My point in this column is that the power realities are such, under our present system of governance, that our executive appears to have some undesirable influence on our judiciary. This is the opinion of many Belizeans. The judiciary is supposed to be independent of the executive. The goddess of justice is depicted as being blindfolded, hence unable to show personal preference for litigants because she cannot see who they are. In Belize recently and today, we citizens have gotten a sense that because the identity of some people who should be pursued and processed is known to the judicial system, pursuit and process suffer from partiality.

If we should, God forbid, ever lose the rule of law in Belize, we risk entering the kingdom of the jungle. The structural apparatus of the rule of law surely remains in place in Belize, but the Belizean people are no longer the true believers they used to be.

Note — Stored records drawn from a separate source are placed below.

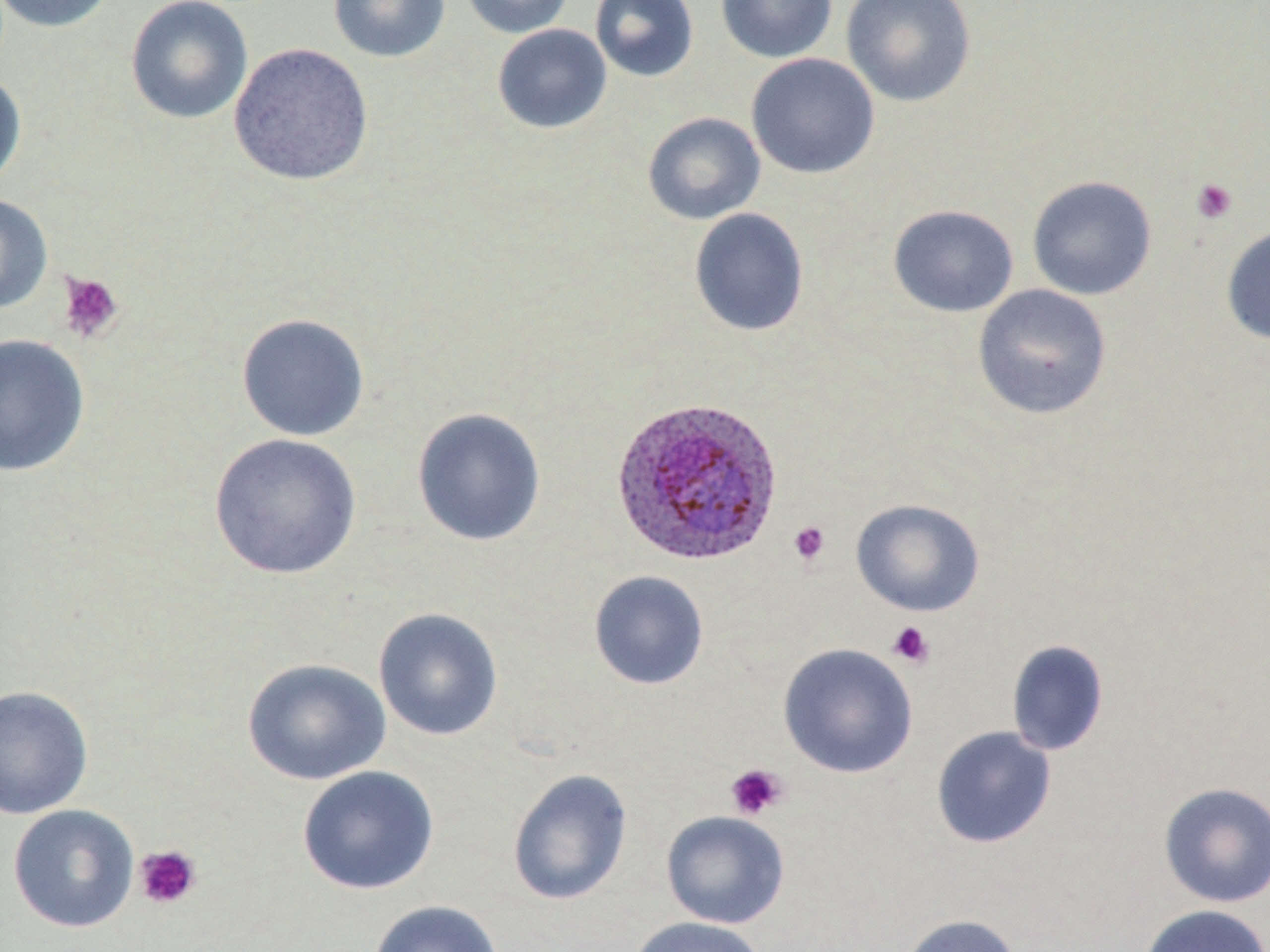

Approximate bounding boxes as (x1, y1, x2, y2) in pixels. Plasmodium ovale-infected red blood cell locations: (611, 396, 784, 566). Platelet locations: (1191, 178, 1238, 224), (57, 271, 124, 344), (788, 521, 831, 566), (887, 621, 935, 669), (725, 763, 789, 820), (133, 844, 202, 910). Uninfected red blood cell locations: (0, 0, 117, 33), (125, 0, 253, 124), (328, 0, 450, 63), (460, 0, 574, 39), (590, 0, 699, 82), (715, 0, 837, 63), (841, 0, 977, 108), (492, 24, 612, 134), (228, 42, 373, 187), (746, 53, 880, 179), (0, 70, 27, 193), (642, 112, 766, 224), (1026, 175, 1157, 301), (0, 193, 53, 314), (888, 204, 1019, 317), (689, 207, 809, 336), (1221, 225, 1270, 346), (973, 284, 1112, 420), (236, 313, 371, 442), (0, 333, 90, 476), (412, 407, 547, 547), (209, 433, 362, 579), (851, 499, 985, 617), (588, 570, 709, 690), (373, 607, 504, 741), (1006, 639, 1110, 756), (778, 643, 918, 778), (242, 658, 391, 786), (0, 685, 93, 819), (931, 726, 1057, 849), (297, 765, 440, 895), (507, 768, 633, 906), (1158, 781, 1270, 908), (8, 804, 140, 933), (661, 810, 790, 929), (368, 900, 504, 952), (1138, 903, 1269, 952), (899, 913, 1023, 952), (626, 916, 768, 952). Slide-level diagnosis: Plasmodium ovale. Light microscopy. Image is 1270×952 pixels. May-Grünwald-Giemsa-stained preparation. Single field of view. Thin blood film. Captured at 1000x magnification.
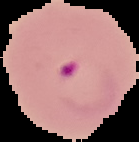

Summary:
  - Preparation: thin blood film
  - Result: Plasmodium parasites detected
  - Image type: cell region segmented out of the field of view; surrounding area masked to black
  - Image size: 139×142 pixels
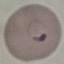

malaria status = parasitized
preparation = thin blood smear
capture = smartphone through the microscope eyepiece
image type = automatically extracted cell patch, resized to 64 × 64 pixels
stain = Giemsa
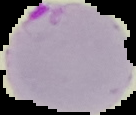

Segmented cell region on a black background. From a thin blood film. Image is 136×115 pixels. Result: Plasmodium parasites detected.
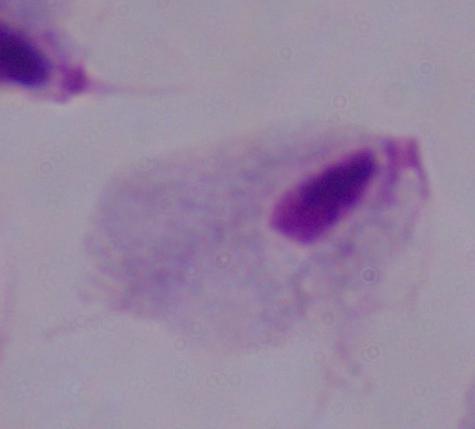
modality = photomicrograph
identification = trichomonad
magnification = 1000x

New general elections are one solution to some of the present negativity amongst the citizenry, but what if the new elections are just as close, or closer? Then, the conditions which tempt the executive to interfere with the judiciary would return. We have said to you that the political system we have has guaranteed strong governments even when their seat majorities are small. Our system exalts the executive. The ideal would be for the judiciary to be exalted, not the executive. But, what we have today is as the power structure desires it. In Belize, the system protects power structure personalities. They are superior to the rest of us.